In the staid and low-key world of community bank stocks, earnings-related sell-offs tend to be understated. Thus, New York Community Bancorp's (NYCB 1.92%) 13.5% share price haircut on Wednesday was notable for the intensity of investors' reaction to the bank's third-quarter results.

As my Motley Fool colleague Joe Tenebruso explained, while a modest rise in net income matched expectations, two trends discussed by management unnerved shareholders.

First, total loans declined to $40.8 billion against $40 billion at the end of the third quarter of 2018. This modest shrinkage isn't a concern in and of itself. However, in the company's earnings press release, management stated that "[A] number of multifamily loans refinanced away from the Bank because other alternative lenders were willing to provide more credit than we were, which was inconsistent with our rigorous underwriting standards."

Second, the company noted that during the third quarter, several of its competitors reentered the deposits market with a willingness to pay "irrational interest rates" on the deposit products held by large institutions. The bank decided not to compete with these entrants, and allowed its deposit relationships with some large institutions to expire, in favor of growing its smaller-customer, retail deposit base, which represents a cheaper funding source for its loans.

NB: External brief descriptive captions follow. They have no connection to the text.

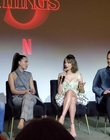 Filename=2020-01-11_-_Stranger_Things_Season_3_Q_and_A_mp40782.jpg
Filesize=738KiB
Dimensions=1920x1080
Date added=Dec 29, 2022 2020-01-11_-_Stranger_Things_Season_3_Q_and_A_mp40782.jpg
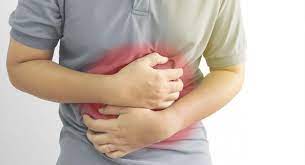 Ari ari ari ari ari arrivederci. Sakit Ari Ari Punca Simptom Diagnosis Dan Rawatan Ceriasihat
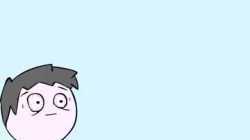 El Politigato #17 Todo funciona mejor si se discute, a menos que seas Chavista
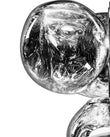Melt Chandelier | FINAL SALE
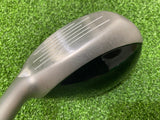TaylorMade Fairway 18° Stiff (USED)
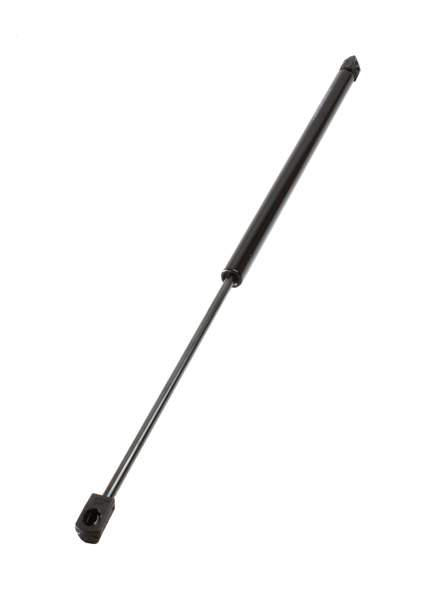 Maxgear 12-2663 - SPRĘŻYNA GAZOWA POKRYWY BAGAŻNIKA DB GLC200 04.19-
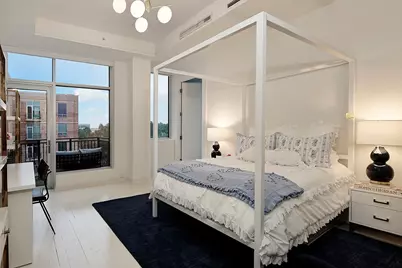 1 Waterway Court #5-B, The Woodlands, TX 77380 - Photo 39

A young couple shakes hands with a banker after signing loan documents.

Image source: Getty Images.

Be wary of loan portfolio vulnerability 

While the color provided by management on its loans and deposits spooked investors palpably just a day before Halloween, the deposits issue really shouldn't be of great concern.

As management pointed out, New York Community Bancorp's interest-bearing checking and money market accounts declined by $1.6 billion against the prior-year quarter due to its refusal to compete for business via unsustainable interest rates. Yet total deposits have increased year over year by $1.3 billion, to $31.6 billion. A subset of this asset group, certificates of deposits, has seen 25% year-over-year expansion to $14 billion, more than compensating for the loss of the institutional deposits.

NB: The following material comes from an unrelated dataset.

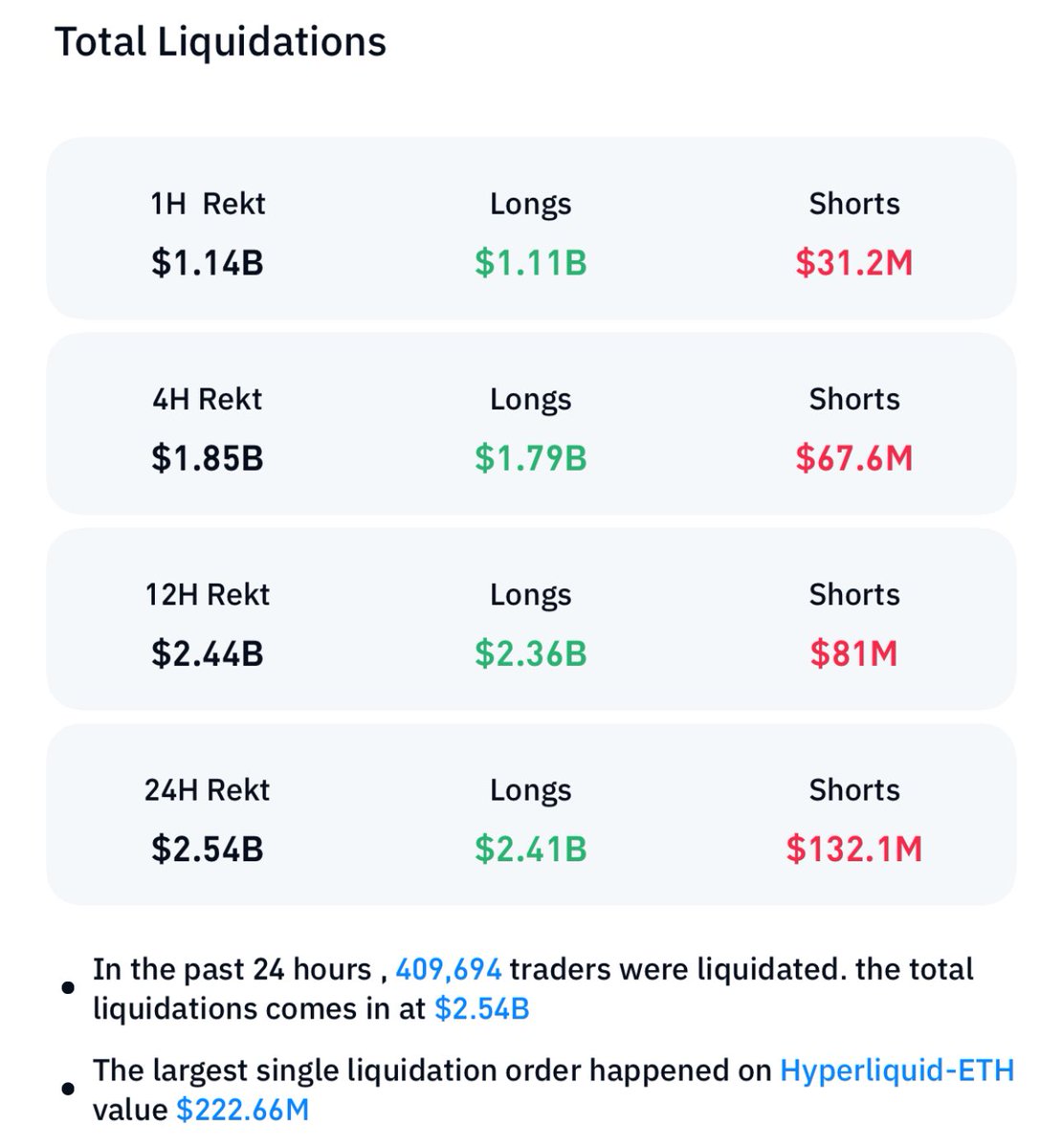 Crypto Piggie tweet media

The bank's competition for multifamily loans is more worrisome, however. While New York Community Bancorp is the holding company of a community bank with nearly 240 branches spread across New York, New Jersey, Ohio, Florida, and Arizona, its primary source of loan income derives from multifamily loans in New York City, which are focused on the rent-controlled building market.

In fact, of the bank's nearly $41 billion loan tally, 76% of lending resides in multifamily commercial mortgage loans. This concentration is a bit atypical of most community banks' loan portfolios, which normally sport more diversity, including significant representation in residential mortgage loans and home equity lines of credit. 

Thus, investors are likely correct to fret over possible erosion in the bank's biggest bet, its multifamily loan base. New York Community Bancorp already operates with suboptimal profitability. The company's net interest margin (NIM) of approximately 2% is below the 3% baseline that's considered a normal profitability level for banking entities. And its NIM is well below that of some fellow New York State-based community banks, such as the 3.73% mark that Community Bank System just posted in its own earnings report last week.

A further decline in New York Community Bancorp's multifamily loan portfolio due to alternative, non-bank funding competition will pressure its NIM and, as a consequence, weaken net income. And while it's tempting to step in and purchase shares today, since the company's already handsome dividend yield of 5% has ratcheted up to a near-6% yield after the stock's sell-off, bank investors should probably exercise some patience. 

Waiting a quarter or two to see if competition from alternative lenders is an anomaly or a trend could mean the difference between picking up shares at a discount or getting stuck with further share losses. New York Community Bancorp's profit concentration in multifamily loans has proved a strength in the past, but for the present, it represents a tangible near-term risk for shareholders.